Before this code existed we used to just drop any nonstandard types and
also only keep complex types(list,dict,tuples) that were easily
jsonable.  In python2 this was fine because byte strings would
automatically get coerced to unicode strings.  However in python3 this
will throw errors.  So if we don't explicitly try to convert all the
byte strings to unicode, we could stop passing back data that we
previously used to pass in.

The first iteration of this code assumed all byte arrays were unicode
strings.  From evidence in production this is not always the case.  So
we fall back to the behaviour we had before this change where if an item
can't successfully be converted to something we can serialize to json,
we just drop that item from the list of content being passed back
through the serialization straw.

* Bump the version.
diff --git a/codejail/safe_exec.py b/codejail/safe_exec.py
@@ -97,6 +97,9 @@ def safe_exec(code, globals_dict, files=None, python_path=None, slug=None,
         class DevNull(object):
             def write(self, *args, **kwargs):
                 pass
+
+            def flush(self, *args, **kwargs):
+                pass
         sys.stdout = DevNull()
         """
         # Read the code and the globals from the stdin.
@@ -126,20 +129,6 @@ def write(self, *args, **kwargs):
         # so recursively convert them to strings prior to creating the final globals
         # dict
         """
-        def decode_object(obj):
-            if isinstance(obj, bytes):
-                return obj.decode('utf8')

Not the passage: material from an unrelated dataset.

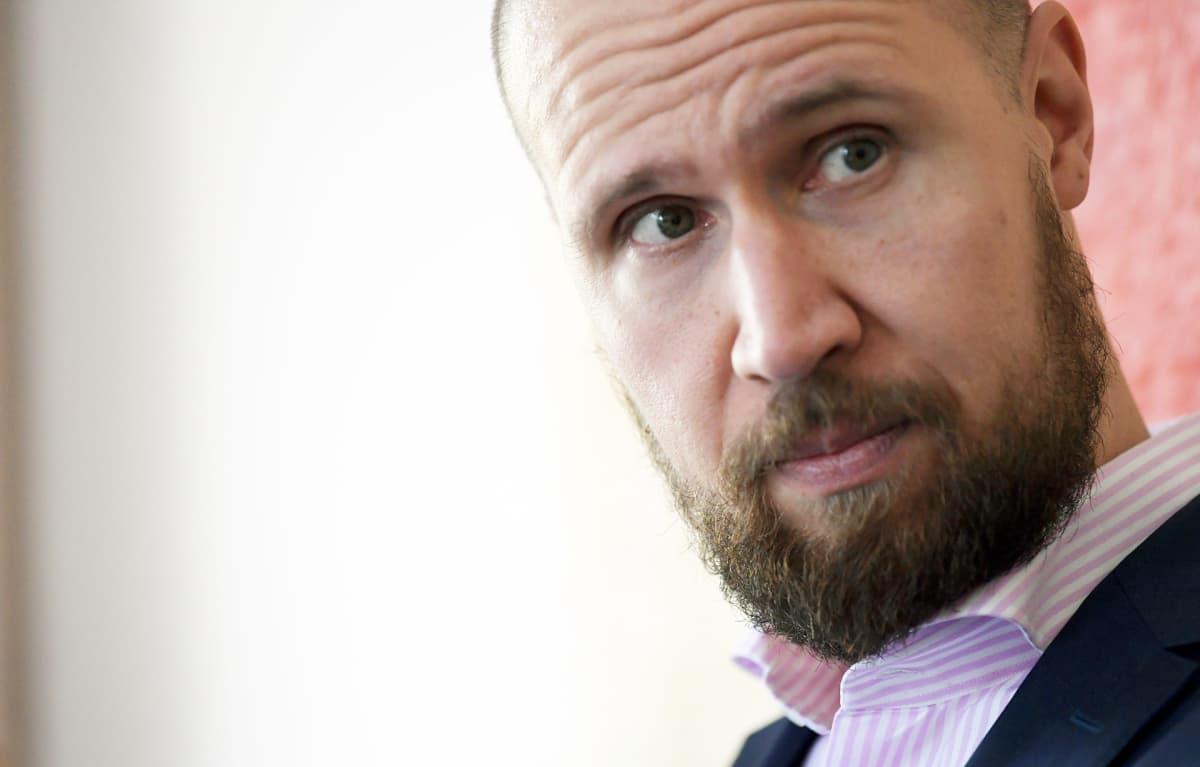 Vihreiden puheenjohtaja Touko Aalto politiikan toimittajien lounaalla Helsingissä 19. syyskuuta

-            elif isinstance(obj, list):
-                return [decode_object(i) for i in obj]
-            elif isinstance(obj, dict):
-                return {k: decode_object(v) for k, v in six.iteritems(obj)}
-            elif isinstance(obj, tuple):
-                return tuple(decode_object(i) for i in obj)
-            else:
-                return obj
-
-        decoded_dict = decode_object(g_dict)
-
         def jsonable(v):
             if not isinstance(v, ok_types):
                 return False
@@ -148,11 +137,49 @@ def jsonable(v):
             except Exception:
                 return False
             return True
-        g_dict = {
-            k:v
-            for k,v in six.iteritems(decoded_dict)
-            if jsonable(v) and k not in bad_keys
-        }
+
+        def filter_unserializable(obj):
+            if isinstance(obj, bytes):
+                return obj.decode('utf-8')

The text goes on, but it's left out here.